Two: p-toluenesulfinate (the tosyl group leaves as a sulfinate anion, later a sulfinic acid or its salt) and molecular nitrogen gas, N₂. The loss of a full equivalent of N₂ is a large entropic driving force and is why the reaction is essentially irreversible. The nitrogen bubbling off is also a convenient visual cue that the decomposition is running.

Can the carbene do anything besides make an alkene?

Yes, and that is both a feature and a nuisance. The singlet carbene from a Bamford-Stevens can insert into nearby C-H bonds, cyclopropanate a pendant alkene, or ring-expand a strained ring instead of doing the 1,2-H shift. With no α-hydrogen available (a carbene with no neighboring C-H) the alkene pathway is impossible and intramolecular C-H insertion or cyclopropanation takes over. Chemists exploit this: aprotic Bamford-Stevens on suitable substrates is a clean way to generate carbenes for C-H functionalization and ring construction.
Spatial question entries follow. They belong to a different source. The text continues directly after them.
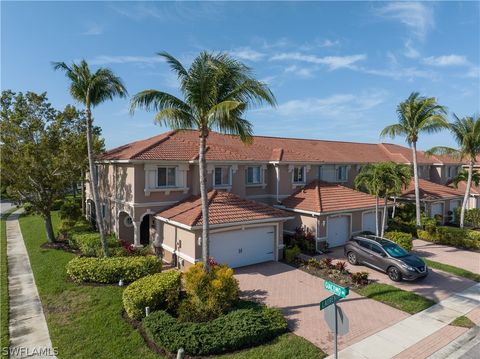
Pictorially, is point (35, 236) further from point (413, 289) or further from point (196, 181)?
point (413, 289)

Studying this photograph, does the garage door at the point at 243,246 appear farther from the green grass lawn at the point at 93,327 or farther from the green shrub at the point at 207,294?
the green grass lawn at the point at 93,327

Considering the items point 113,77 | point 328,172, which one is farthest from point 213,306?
point 328,172

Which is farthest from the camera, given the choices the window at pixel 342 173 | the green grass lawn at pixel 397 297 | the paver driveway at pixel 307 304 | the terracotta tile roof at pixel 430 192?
the terracotta tile roof at pixel 430 192

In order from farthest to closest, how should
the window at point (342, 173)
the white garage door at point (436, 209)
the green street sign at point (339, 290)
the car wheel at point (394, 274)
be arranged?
the white garage door at point (436, 209) < the window at point (342, 173) < the car wheel at point (394, 274) < the green street sign at point (339, 290)

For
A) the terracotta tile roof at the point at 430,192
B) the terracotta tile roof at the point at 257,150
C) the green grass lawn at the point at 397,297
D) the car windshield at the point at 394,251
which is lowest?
the green grass lawn at the point at 397,297

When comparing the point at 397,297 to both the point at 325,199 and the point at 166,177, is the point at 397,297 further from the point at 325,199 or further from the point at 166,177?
the point at 166,177

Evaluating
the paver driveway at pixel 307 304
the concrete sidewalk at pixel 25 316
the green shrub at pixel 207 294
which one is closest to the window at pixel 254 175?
the paver driveway at pixel 307 304
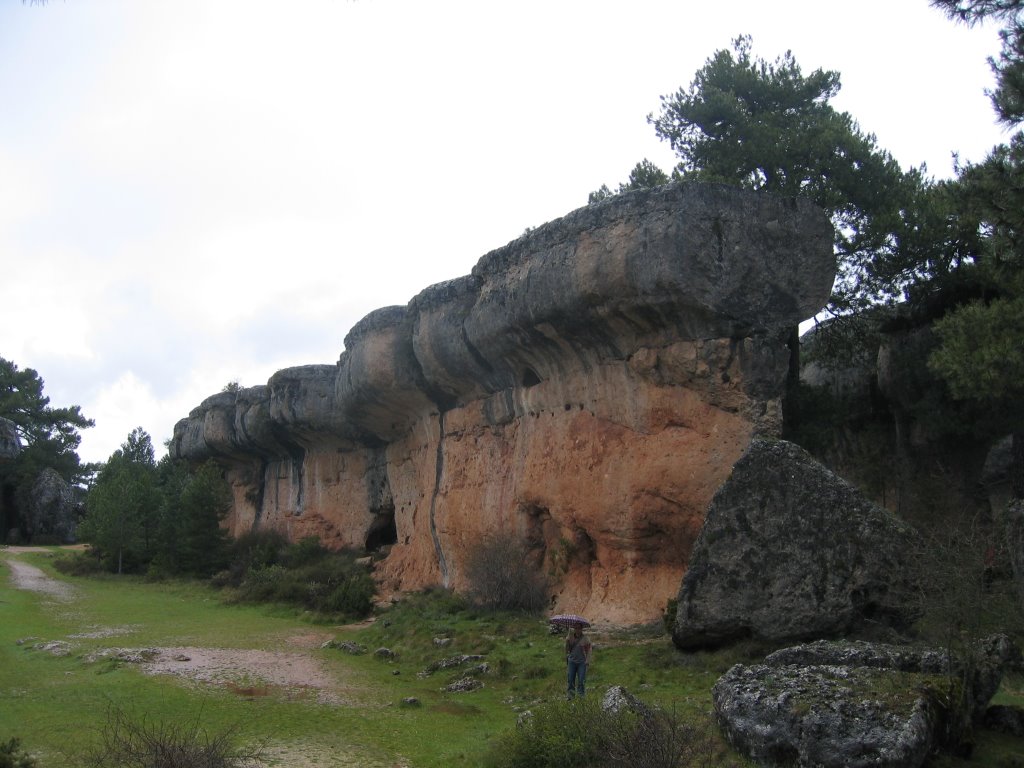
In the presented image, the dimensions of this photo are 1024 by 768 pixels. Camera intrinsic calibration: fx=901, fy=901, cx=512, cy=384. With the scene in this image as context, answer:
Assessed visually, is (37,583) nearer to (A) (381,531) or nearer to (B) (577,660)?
(A) (381,531)

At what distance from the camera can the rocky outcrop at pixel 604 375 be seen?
13938mm

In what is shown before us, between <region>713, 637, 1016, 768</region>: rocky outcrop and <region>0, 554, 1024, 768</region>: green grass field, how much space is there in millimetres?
389

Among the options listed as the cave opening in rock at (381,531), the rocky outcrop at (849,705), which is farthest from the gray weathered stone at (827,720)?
the cave opening in rock at (381,531)

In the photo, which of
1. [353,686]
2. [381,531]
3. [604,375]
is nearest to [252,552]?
[381,531]

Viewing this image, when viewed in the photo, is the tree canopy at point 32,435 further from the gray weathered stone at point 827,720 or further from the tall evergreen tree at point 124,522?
the gray weathered stone at point 827,720

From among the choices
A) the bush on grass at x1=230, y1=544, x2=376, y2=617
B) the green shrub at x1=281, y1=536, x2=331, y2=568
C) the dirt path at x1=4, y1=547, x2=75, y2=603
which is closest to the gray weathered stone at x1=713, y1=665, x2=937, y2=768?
the bush on grass at x1=230, y1=544, x2=376, y2=617

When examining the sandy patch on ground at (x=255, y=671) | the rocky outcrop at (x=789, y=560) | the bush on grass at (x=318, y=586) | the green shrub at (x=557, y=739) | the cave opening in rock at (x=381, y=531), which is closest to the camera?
the green shrub at (x=557, y=739)

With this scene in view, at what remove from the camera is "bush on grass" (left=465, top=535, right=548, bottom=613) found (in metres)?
16.4

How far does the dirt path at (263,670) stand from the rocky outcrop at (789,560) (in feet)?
14.6

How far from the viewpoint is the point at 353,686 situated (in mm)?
11766

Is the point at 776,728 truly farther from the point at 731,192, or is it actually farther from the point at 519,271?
the point at 519,271

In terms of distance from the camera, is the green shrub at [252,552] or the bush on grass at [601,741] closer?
the bush on grass at [601,741]

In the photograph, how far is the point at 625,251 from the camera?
1422cm

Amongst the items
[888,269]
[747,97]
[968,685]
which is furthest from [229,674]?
[747,97]
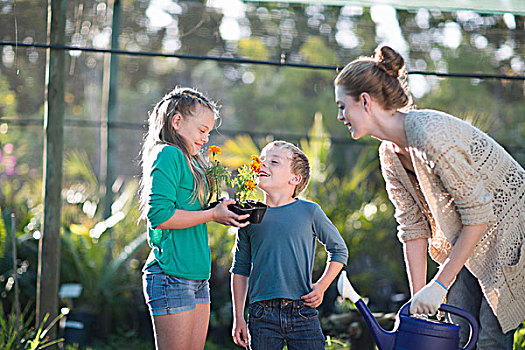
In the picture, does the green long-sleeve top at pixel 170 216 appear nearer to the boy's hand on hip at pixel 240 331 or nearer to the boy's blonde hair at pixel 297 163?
the boy's hand on hip at pixel 240 331

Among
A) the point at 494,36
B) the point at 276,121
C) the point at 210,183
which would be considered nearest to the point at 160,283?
the point at 210,183

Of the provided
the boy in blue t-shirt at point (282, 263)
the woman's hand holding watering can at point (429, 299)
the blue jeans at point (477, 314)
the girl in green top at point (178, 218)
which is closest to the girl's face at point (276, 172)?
the boy in blue t-shirt at point (282, 263)

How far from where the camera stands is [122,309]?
4.52m

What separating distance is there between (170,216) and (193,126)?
1.14 ft

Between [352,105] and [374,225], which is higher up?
[352,105]

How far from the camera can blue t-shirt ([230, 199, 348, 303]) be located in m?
2.12

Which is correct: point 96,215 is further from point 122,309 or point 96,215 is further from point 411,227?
point 411,227

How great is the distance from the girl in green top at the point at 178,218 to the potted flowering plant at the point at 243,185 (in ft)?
0.12

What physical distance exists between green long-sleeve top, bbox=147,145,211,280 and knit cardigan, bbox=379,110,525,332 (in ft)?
2.52

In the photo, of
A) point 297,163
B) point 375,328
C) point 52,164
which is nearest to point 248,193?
point 297,163

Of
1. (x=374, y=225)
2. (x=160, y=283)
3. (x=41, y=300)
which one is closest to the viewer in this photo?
(x=160, y=283)

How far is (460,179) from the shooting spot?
6.28ft

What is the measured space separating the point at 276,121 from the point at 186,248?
11.7 metres

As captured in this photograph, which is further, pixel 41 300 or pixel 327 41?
pixel 327 41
Why turn a ketone into an alkene through a tosylhydrazone instead of a Wittig?

The Bamford-Stevens replaces the whole C=O with a C=C in which the new double bond sits between the original carbonyl carbon and an adjacent carbon — it makes an internal or terminal alkene by removing oxygen entirely and forming the double bond to a former α-carbon. A Wittig, by contrast, puts the double bond where the oxygen was, joining the carbonyl carbon to a carbon supplied by the ylide. Use Bamford-Stevens (or Shapiro) when you want to convert a ketone into an olefin at the ring or chain position it already occupies, especially to make a specific regio- or stereoisomer that a Wittig cannot reach.